Transcribe the records below exactly, leaving out any pictures.

---------------

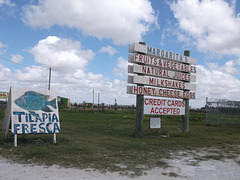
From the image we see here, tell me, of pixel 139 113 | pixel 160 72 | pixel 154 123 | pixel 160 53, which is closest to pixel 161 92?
pixel 160 72

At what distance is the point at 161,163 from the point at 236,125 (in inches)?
669

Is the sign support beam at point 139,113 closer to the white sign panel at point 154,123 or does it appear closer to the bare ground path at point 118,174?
the white sign panel at point 154,123

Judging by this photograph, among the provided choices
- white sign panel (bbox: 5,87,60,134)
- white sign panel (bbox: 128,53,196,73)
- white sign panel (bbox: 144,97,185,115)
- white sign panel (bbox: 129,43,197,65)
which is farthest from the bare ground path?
white sign panel (bbox: 129,43,197,65)

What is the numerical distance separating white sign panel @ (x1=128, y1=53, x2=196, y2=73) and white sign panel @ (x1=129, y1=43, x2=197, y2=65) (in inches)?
8.4

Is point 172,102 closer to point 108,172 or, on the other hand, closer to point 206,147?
point 206,147

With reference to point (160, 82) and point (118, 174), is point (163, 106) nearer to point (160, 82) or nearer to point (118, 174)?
point (160, 82)

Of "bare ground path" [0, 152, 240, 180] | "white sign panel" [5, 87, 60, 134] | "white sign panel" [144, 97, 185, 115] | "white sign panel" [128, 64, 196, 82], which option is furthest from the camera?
"white sign panel" [144, 97, 185, 115]

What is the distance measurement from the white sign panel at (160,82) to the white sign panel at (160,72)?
217mm

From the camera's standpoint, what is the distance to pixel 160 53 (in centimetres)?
1221

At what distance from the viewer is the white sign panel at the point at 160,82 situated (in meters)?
11.0

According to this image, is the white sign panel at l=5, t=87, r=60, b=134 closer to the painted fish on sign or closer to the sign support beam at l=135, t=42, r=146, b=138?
the painted fish on sign

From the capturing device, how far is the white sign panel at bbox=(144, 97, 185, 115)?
37.9 ft

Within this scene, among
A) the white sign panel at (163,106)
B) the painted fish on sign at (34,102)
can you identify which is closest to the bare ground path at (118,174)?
the painted fish on sign at (34,102)

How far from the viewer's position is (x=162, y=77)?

---------------

**Response below:**
From the image we see here, tell me, of pixel 139 113 | pixel 160 72 | pixel 154 123 | pixel 160 53, which is closest to pixel 161 92?
pixel 160 72

At what distance is the point at 161,163 from the point at 236,125 (in inches)?
669

Is the sign support beam at point 139,113 closer to the white sign panel at point 154,123 or does it appear closer to the bare ground path at point 118,174?
the white sign panel at point 154,123

Judging by this photograph, among the provided choices
- white sign panel (bbox: 5,87,60,134)
- white sign panel (bbox: 128,53,196,73)
- white sign panel (bbox: 144,97,185,115)
- white sign panel (bbox: 129,43,197,65)
which is farthest from the bare ground path?
white sign panel (bbox: 129,43,197,65)

What is the numerical distance separating white sign panel @ (x1=128, y1=53, x2=196, y2=73) and white sign panel @ (x1=129, y1=43, x2=197, y2=65) (in inches)?
8.4

Is point 172,102 closer to point 108,172 or, on the other hand, closer to point 206,147?
point 206,147

With reference to point (160, 82) and point (118, 174), is point (163, 106) nearer to point (160, 82) or nearer to point (118, 174)?
point (160, 82)

Of "bare ground path" [0, 152, 240, 180] | "white sign panel" [5, 87, 60, 134] | "white sign panel" [144, 97, 185, 115] | "white sign panel" [128, 64, 196, 82], which option is furthest from the camera?
"white sign panel" [144, 97, 185, 115]

What is the distance measurement from the white sign panel at (160,82) to the white sign panel at (160,72)?
217mm

From the camera's standpoint, what is the distance to pixel 160 53 (in centimetres)?
1221

At what distance from the viewer is the white sign panel at the point at 160,82 situated (in meters)?
11.0

According to this image, is the white sign panel at l=5, t=87, r=60, b=134 closer to the painted fish on sign or closer to the sign support beam at l=135, t=42, r=146, b=138?
the painted fish on sign

From the capturing device, how far is the white sign panel at bbox=(144, 97, 185, 115)?
37.9 ft

Within this scene, among
A) the white sign panel at (163,106)
B) the painted fish on sign at (34,102)
can you identify which is closest to the bare ground path at (118,174)?
the painted fish on sign at (34,102)

How far from the viewer's position is (x=162, y=77)?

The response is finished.